We highlight a few example surfaces in the test set, namely the (110), (100), and (111) facets of LaMnO3 (or MO4, MO5, and MO6 environments, respectively), to show that the 2p-band centers of adsorbed oxygens are most negative for the high coordination environment of (111) oxygen atoms (MO6), and least negative for the lower coordination environment of (110) oxygen atoms (MO4), and that the per-site model is able to capture this effect (Fig. 3b). This trend also matches the findings of Rao et al.7, who showed that bridge oxygen atoms on the edge-sharing (110) facet of unary RuO2 had a less negative 2p-band center than the bridge oxygen atoms on the (101) corner-sharing facet. We show that the per-site model is able to capture these facet effects, both by matching the distributions in Fig. 3a and by correctly ordering the highlighted surface oxygen atoms in Fig. 3b.

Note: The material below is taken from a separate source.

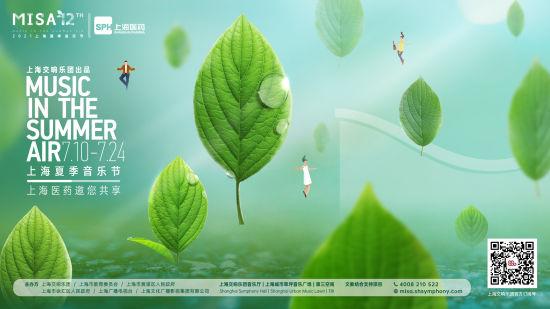 2021上海夏季音乐节。 /上海jiao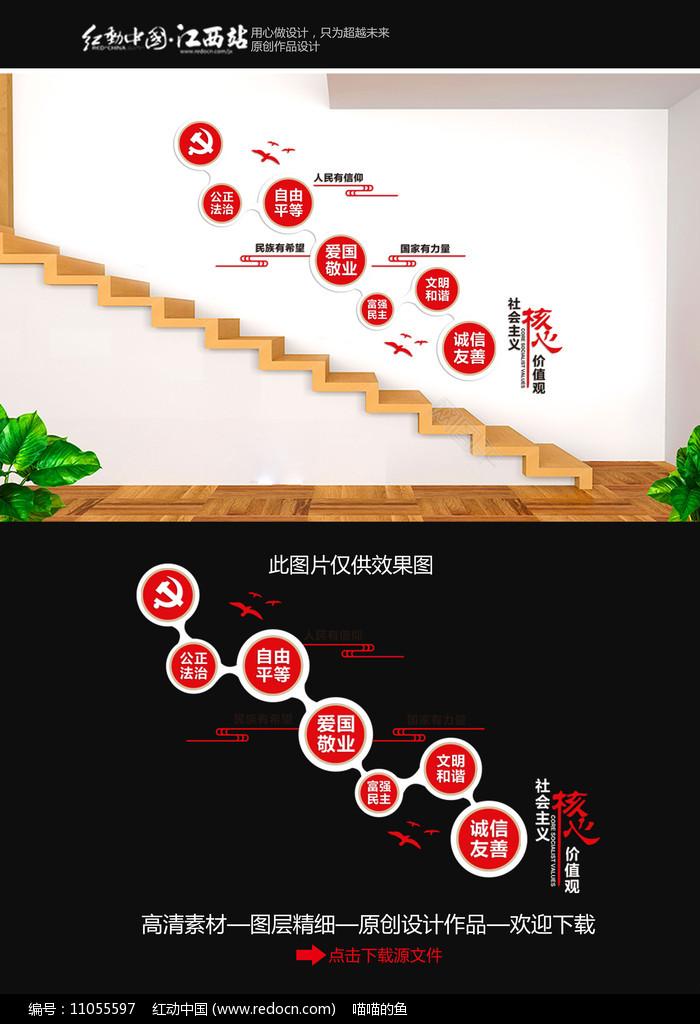 社会主义核心价值观楼梯文化墙图片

Atom-by-atom design strategies for OER
We next demonstrate the ability of per-site descriptors to predict DFT-calculated binding energies of OER intermediates, and ultimately catalytic activity. We fit a multi-linear function of per-site properties of the active site (magnetic moment, Bader charge, d-band center, d-band width, and coordination number) and of the adsorbed oxygen (Bader charge, 2p-band center, 2p-band width, and coordination number) to OER intermediate binding energies. The predicted versus calculated binding energies are shown in Fig. 4a, with the linear model achieving excellent predictive power with a correlation coefficient of 0.872. These simple linear relationships between binding energy and per-site properties capture most of the variation in the data. A complex, non-linear model combining a per-site graph neural network and per-site properties (Fig. 4a inset for results on a held-out test set) moderately outperforms the linear model with a correlation coefficient of 0.898. These results are in agreement with and extend beyond previous studies1,23,38,53, which have shown that OER intermediate binding energies correlate to bulk oxygen 2p-band center1,53 or to adsorbed oxygen 2p-band center23,38. We show these same correlations between binding energies and bulk descriptors1,53, and between binding energies and individual per-site descriptors23,38 in Supplementary Fig. 5 and Supplementary Fig. 6. Combining these models with the above-presented per-site property prediction models, and with models that predict relaxed structure54,55, would enable end-to-end learning of binding energies without the need for DFT calculations. Moreover, unlike these previous efforts1,23,38,53 which have only included the (001) facet of perovskites, our work includes facets up to (555) and multimetal complex perovskites up to quaternary.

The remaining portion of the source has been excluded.